‘Addict Named Hal’

Director Lane Michael Stanley and Producer Lowell Blank

Addict Named Hal | Credit: Courtesy

A study of addiction and recovery, this narrative film draws on director Lane Michael Stanley’s own experiences in rehab, spending six months there after the death of a fiancé. That knowledge shows in the intimate portrayal of such homes’ forced camaraderie, occasionally humorous embarrassments of personal space, and unclear track records for success in a system with inherent flaws. The film shows solid acting and clean filmmaking throughout.

It was produced by the Santa Barbara–based company Light Brigade Entertainment, run by Lowell Blank and Thane Swigart. “We have many film and TV projects in development, but Hal is our first production,” said Blank, who read Stanley’s play and started turning it into a short film four years ago, and then it blossomed into a feature. “I feel so incredibly lucky to have gone on this journey with Lane. We found an amazing cast of mostly unknowns and shot the film in Austin, Texas, in January 2020 before the lockdowns.”

Filmmakers Lane Michael Stanley recently answered some questions via email. 

I read that this film is drawn from your own experiences. Can you elaborate on that? 

I lived in a recovery house for drug and alcohol recovery for six months in 2016, after my fiancé died suddenly of a heart attack a month after we got engaged. The film is dedicated to him. I was just 23, but my drinking became so bad that my hands were shaking in the morning. Getting sober was incredibly difficult, especially because of the major trauma I was going through. Now, I am very grateful to be an alcoholic, because it gave me the 24/7 care and community that I needed to survive my fiancé’s death. 

Are the characters based on real people?

Nearly all of the characters in the film are inspired by people I lived with in the recovery house, though most of them are amalgamations of several people. There is an incredible amount of turnover in a recovery house, as people relapse, die, or move on to their own apartments.
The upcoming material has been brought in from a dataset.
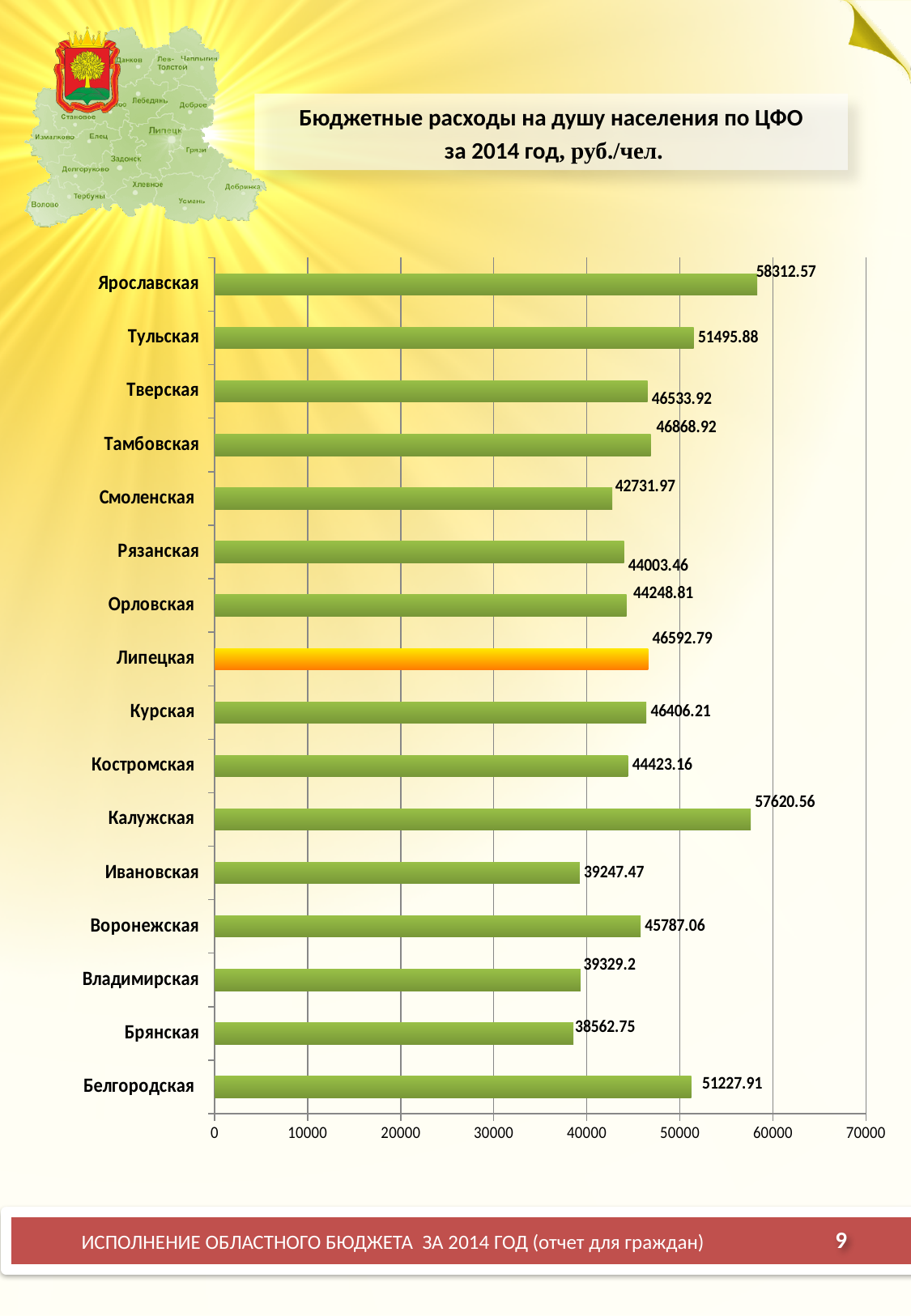
Which region has the lowest value? Брянская What is the value for Владимирская? 39329.2 Is the value for Ивановская greater or less than 40000? less What is the difference between the values for Ярославская and Калужская? 692.01 What is the difference between the values for Тульская and Белгородская? 267.97 Which region has the highest value? Ярославская What is the value for Ярославская? 58312.57 Which is larger, the value for Тамбовская or the value for Смоленская? Тамбовская What is the value for Липецкая? 46592.79 What kind of chart is shown on the slide? bar chart How many regions are shown in the chart? 16 Which region's bar is highlighted in a different colour (orange) from the others? Липецкая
Because of this, I lived with close to 100 people, and had an extended network of recovery beyond that. 

Amy, our protagonist, is closest to my own experience feeling like a fish out of water in this recovery world. The film is essentially imagining what might have happened if I had made different choices while living in the house. 
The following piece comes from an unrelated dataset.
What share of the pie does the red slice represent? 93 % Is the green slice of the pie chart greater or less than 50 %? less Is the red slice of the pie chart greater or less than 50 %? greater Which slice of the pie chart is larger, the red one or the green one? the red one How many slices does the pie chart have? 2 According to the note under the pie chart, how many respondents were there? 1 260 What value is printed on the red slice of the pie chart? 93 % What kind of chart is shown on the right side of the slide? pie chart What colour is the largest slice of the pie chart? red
Of course, there are changes to all the characters (including Amy) for the sake of the story. Happily, Amy’s mom is in no way based on my mom, who has been nothing but supportive! The intention is to give viewers a sense of the people you meet in a recovery house, the community that forms, and the myriad of ways people end up in that space.

You portray an interesting mix of humor and despair in the rehab home. 
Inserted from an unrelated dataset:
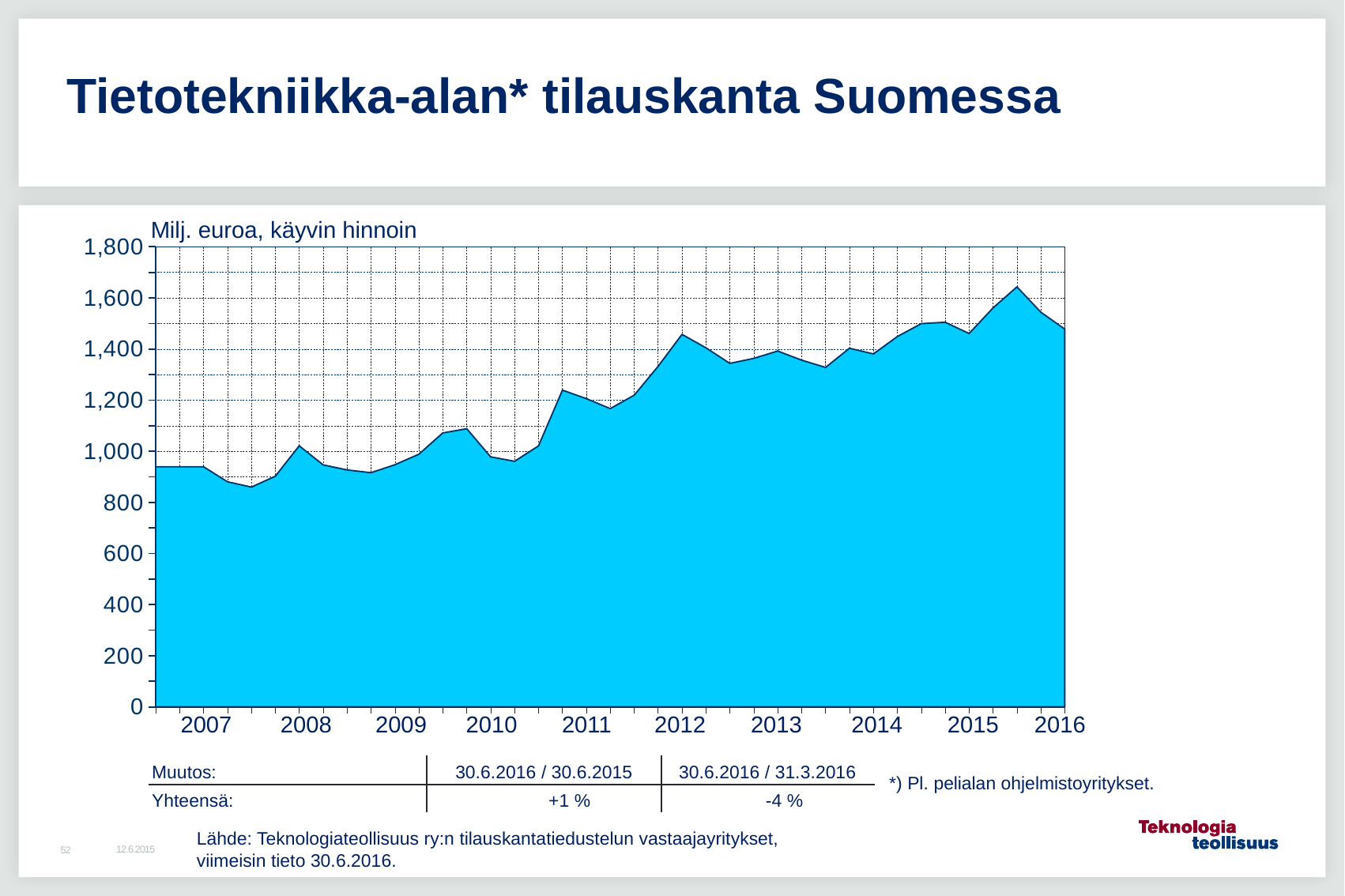
Does the order backlog overall rise or fall from 2007 to 2016? rise Is the value at the start of 2007 greater or less than 1,000? less What is the highest value shown on the y axis? 1,800 In which year does the series reach its highest value? 2015 How many year labels are shown on the x axis? 10 Is the peak value in 2015 greater or less than 1,600? greater What is the title of the slide's chart? Tietotekniikka-alan* tilauskanta Suomessa Is the value at the start of 2009 greater or less than 1,000? less What kind of chart is shown on the slide? area chart What unit is given for the values on the chart? Milj. euroa, käyvin hinnoin Which is larger, the value at the end of 2016 or the value at the start of 2007? end of 2016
That is an apt description of recovery house life. I used to joke that recovery houses could be summarized as: “It’s all fun and games until someone dies of an overdose.” 

I was surprised when I first arrived by how much humor there was, how we would laugh incredibly hard at jokes about awful subjects as we swung on swingsets because we couldn’t afford any other entertainment. Then the next day, a close friend would die of an overdose. We were constantly oscillating between chaos and boredom, laughter and horror. 

There is also the sense that the system is flawed, that succeeding in such an environment is difficult. Is that your opinion of the system? 

The world of addiction treatment is very complex. There are people and institutions working very hard to make addiction treatment more accessible and more successful. However, there are also organizations that are more focused on profit than on helping people. Addiction research is chronically underfunded due to stigma and the idea that addicts should just be able to stop on their own. This means that finding a supportive environment can be difficult. 

When I was in rehab, I was warned against going to a recovery house by some of the other women in my facility, who warned that they would be full of drugs. I was also encouraged by some women who shared that they had found real strength and community in recovery houses. 

Of course, both of those experiences are real: There are people who will do drugs in their rooms, and there are people who will go to three meetings a day. It’s up to you to align yourself with the people who share your priorities in recovery — that’s how you can find deep, supportive community. 

I believe you have a brief role in the film. What’s it like to direct yourself? 

Yes, good catch! I am by no means an actor, but luckily I was just sharing part of my recovery story, which I have done in countless 12-step meetings over the past five years, including in prisons and homeless shelters. 

I was very fortunate throughout this process to have a high level of trust with our production team, area heads, and crew. For this particular moment, I handed the directing reins to our cinematographer, John David Devirgiliis. He asked me questions that I responded to, and he guided me between each take. So really, I think I directed myself by asking JD to direct me!

What do you hope audiences take away from the film? 

I hope that audiences understand how difficult early recovery is, and how recovering addicts form communities to uplift each other through this. The first three to six months of recovery are an incredibly vulnerable, complicated time. While support from family and friends who are not in recovery is obviously very helpful, finding support from other people who have been through the same thing is absolutely vital. When we share compassionate stories of addiction and recovery, we challenge the stigma against addiction and work toward a more caring approach to addicts and their needs.